Experimental results using over 6000 instances and several machine learning algorithms showed that the CNN detection algorithm was superior when compared with decision trees, rule induction, and Bayes Net algorithms. The comparison was conducted based on different evaluation metrics such as accuracy, sensitivity, specificity, and true positives rates. The results derived showed that the proposed CNN algorithm within the Autism AI derived higher predictive accuracy than the considered machine learning algorithms.

Currently, Autism AI has 4.2 out of 5 review rates on Google Play Store with 178 user reviews, while more than 3000 ASD screening tests were conducted using the proposed system since its public launch in August 2018 and the time of this writing. The majority of the reviews are positive commenting on app’s ease of use, usability, and esthetic and confirming if the system delivered correct diagnosis. Nevertheless, there have been few negative reviews mostly concerning the use of artificial intelligence for ASD screening and accusing the system does not actually use AI. There was one user indicating that the system did not recognize he was on the spectrum. Since there was no way for us to identify the information supplied by this user to the app, we requested him/her to send us the report so that we could investigate further, which he did not reply. These reviews are publicly available on app’s Google Play Store page [29].

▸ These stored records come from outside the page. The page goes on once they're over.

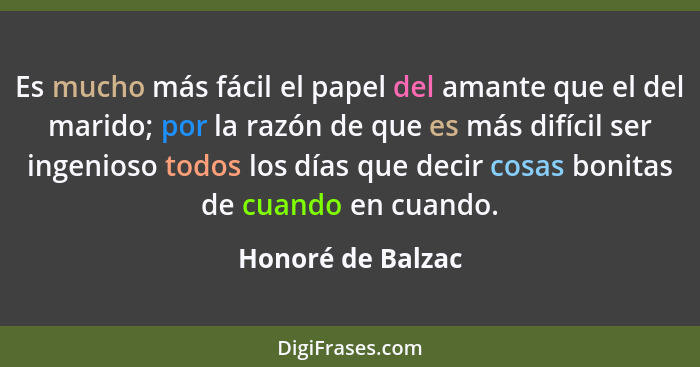 Es mucho más fácil el papel del amante que el del marido; por la razón de que es más difícil ser ingenioso todos los días que decir... - Honoré de Balzac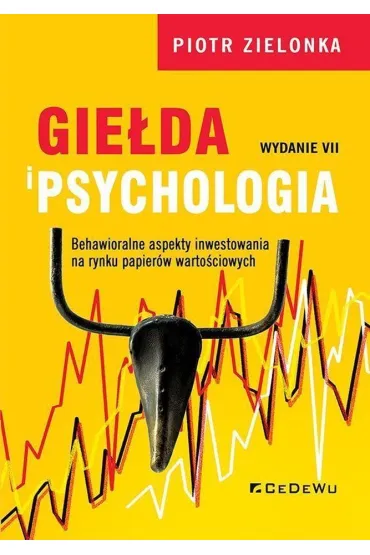 Gie�da i psychologia. Behawioralne aspekty inwestowania na rynku papier�w warto�ciowych - Piotr Zielonka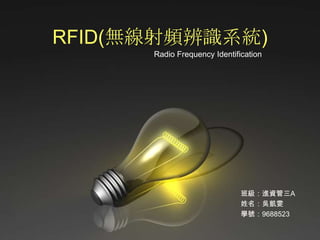 RFID(無線射頻辨識系統) Radio Frequency Identification 班級：進資管三A 姓名：吳凱雯 學號：9688523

One of the limitations of this study is the exclusion of complex features such as videos and images related to cases and controls. In the near future, the proposed AI screening system can be expanded to possibly explore advanced deep learning schemes that can detect new unconventional features of autism from complex features. Furthermore, future studies can investigate cluster analysis to identify endophenotypes, assess the role of development to help the diagnosis (since some features are more important for children or adults), and refine the prognosis and the therapeutic strategy.